During a press conference March 29, Sheriff Alex Villanueva described the investigation as an attempt at “finding Bigfoot,” and accused the Los Angeles Times of colluding with the inspector general and commission to smear him during an election cycle. (The L.A. County Sheriff’s Department, in response to some of my questions about the investigation, referred me to a video of the press conference.)

I asked Sean Kennedy, commission chair and executive director of the Loyola Center, why the current investigation is different from past government-led efforts.

California’s public record act was recently amended “to make many incidents of police violence, sexual assault and false reporting ‘non-confidential,’” Kennedy said. “Since the deputy gangs appear to regularly engage in all these activities, we will likely have more access to the personnel files than past commissions.”

The gangs within LASD date back to at least 1971, senior officers told the Los Angeles Times in March 1999.

Members are tattooed with symbols of violence and death, use hand signals and prison slang, and sometimes “tax” trainee deputies for money or sex – just like many criminal gangs.

In 1990, a federal judge specifically found that “departmental policy makers” knew deputies in Lynwood had formed a “neo-Nazi, white supremacist gang,” the Vikings, yet tacitly authorized its corrupt behavior.

The last LASD undersheriff – the second-in-command – was a tattooed Vikings member who fatally shot a man under circumstances another cop called an “execution,” according to the Loyola report.
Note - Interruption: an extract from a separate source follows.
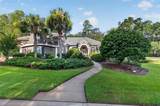1326 90TH Street - Photo 79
He was sentenced to five years in prison in 2016 for obstruction of justice.

A pending lawsuit filed by internal whistleblowers also included allegations that the current undersheriff was a member of the police gangs. The LASD did not respond to requests for comment about the allegations.

Although it flies under the radar compared with the size of the Los Angeles Police Department, LASD is a sprawling agency even by global standards, with about 18,000 employees serving more than 10 million Americans. It spans nearly 200 communities, and oversees one of the largest jail systems in the world. The fact that racist law enforcement gangs have persisted in such a major department – and despite the protestations of local and federal officials – speaks to the prevalence of white supremacy in U.S. policing and the illegitimate entrenchment of police power in national politics.

The FBI warned of “white supremacist infiltration of law enforcement” by organized groups and individuals in a 2006 intelligence assessment. Its 2015 policy statement on counterterrorism pointed out that domestic terrorism investigations of white supremacists “often have identified active links to law enforcement officers,” according to a 2020 report by the Brennan Center for Justice.

Notably, Metropolitan Police Department officers in Washington, D.C., have also been documented using apparent gang signs and symbols that associate their units with violence and white supremacist groups, the Washington Post reported in August 2017. A D.C. judge dismissed a gun possession case that year over allegations that the arresting officers were involved in creating a t-shirt featuring the Grim Reaper – and which looked very much like the logos of the LASD gangs.

Kennedy said that the “persistence” of deputy gangs in LASD is unique. The current investigation has more information to build on and is confronting the problem during a generation when civilian oversight is no longer novel, he added.

He also said the dynamic inside law enforcement agencies is changing.

“Times are different,” Kennedy said. We believe many LASD members “oppose the deputy gangs and therefore will come forward notwithstanding the so-called ‘code of silence.’”

It’s a fair assumption, to my mind. And good reason for other oversight bodies to follow Los Angeles’ lead.